Table 2 shows the serum/plasma concentrations of homocysteine, folate, PLP and vitamin B12 and BMI by quartiles of blood Pb. Mean values of plasma homocysteine in blood Pb quartile 1 and quartile 4 were found to be significantly different (p value = 0.017) using Bonferroni pair-wise test. Moreover, post hoc power was determined and was still found to be more than 80%. No significant differences were observed among quartiles of blood Pb with respect to folate, PLP and vitamin B12. An inverse relationship between quartiles of blood Pb and BMI was observed (p value = 0.001).

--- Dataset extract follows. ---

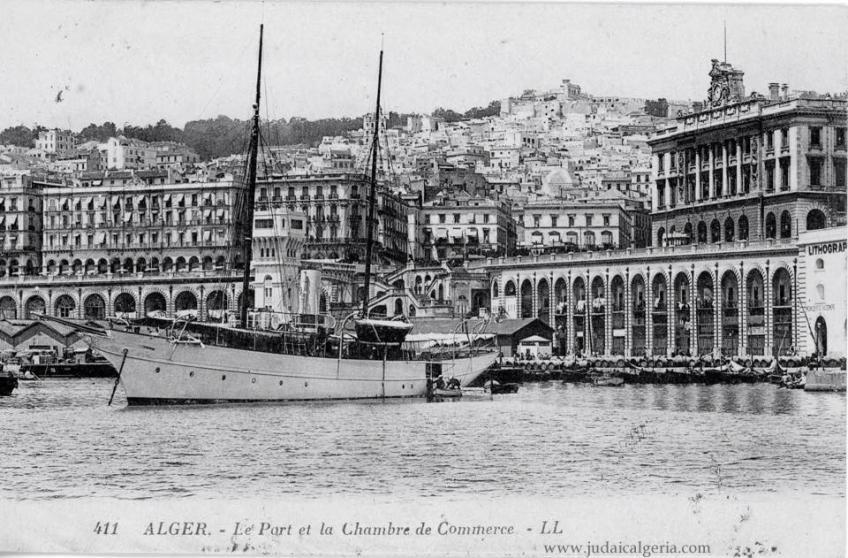 Alger le port et la chambre de commerce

Table 2. Serum/plasma concentrations of homocysteine, folate, PLP, vitamin B12 and BMI, by quartiles of blood Pb in Pakistani adults.
Blood Pb | |||||
Characteristics* | Q1 (n = 218) | Q2 (n = 218) | Q3 (n = 218) | Q4 (n = 218) | p value** |
Homocysteine, µmol/L | 13.3 (9.7)/11.1(8.6–14.3) | 14.6 (7.5)/12.7 (9.9–16.7) | 15.2 (9.1)/12.5 (9.9–17.0) | 16.1 (11.2)/13.1 (10.3–17.8) | 0.017 |
Folate, ng/mL | 6.9 (4.8)/5.6 (3.3–9.1) | 6.8 (4.4)/5.9 (3.7–8.8) | 6.3 (4.4)/5.0 (3.2–8.0) | 6.4 (4.3)/5.3 (3.3–8.6) | 0.3 |
PLP, nmol/L | 34.9 (33)/28.6 (16.4–41.0) | 32.2 (30.6)/25.1 (18.0–37.1) | 31.9 (29.9)/26.5 (18.0–35.6) | 33.4 (36.5)/25.6 (17.4–35.0) | 0.7 |
Vitamin-B12, pg/mL | 442 (230)/397 (300–532) | 424 (223)/400 (270–540) | 434 (232)/385 (280–532) | 462 (231)/430 (313–565) | 0.3 |
BMI, kg/m2 | 25.6 (5.8)/25.3 (21.1–29.1) | 24.6 (5.3)/23.9 (20.5–28.1) | 24 (5.5)/22.8 (20.0–28.1) | 23.4 (5.9)/22.5 (19.1–26.8) | 0.001 |
*Values are expressed as mean (SD)/median (IQR).
**p value is obtained by comparing mean (SD) values in four blood Pb quartiles by using one way ANOVA followed by Bonferroni test.
BMI = body mass index.
PLP = pyridoxal phosphate.
Table 3 shows the comparison of concentrations of plasma homocysteine, serum folate, plasma PLP, serum B12 and blood Pb in quartile 1 and quartile 4 on the basis of frequency of daily juice consumption. Mean plasma homocysteine and blood Pb levels in quartile 1 were found to be significantly higher than levels in quartile 4 of daily juice consumption (p value = 0.01 and p value <0.001, respectively). This indicates that increased daily consumption of fruit juice has a positive influence on both levels of plasma homocysteine and blood Pb. No significant differences were observed in the mean values of serum/plasma folate, PLP, and vitamin B12 for the lowest quartile of daily juice consumption compared to the values in the highest quartile.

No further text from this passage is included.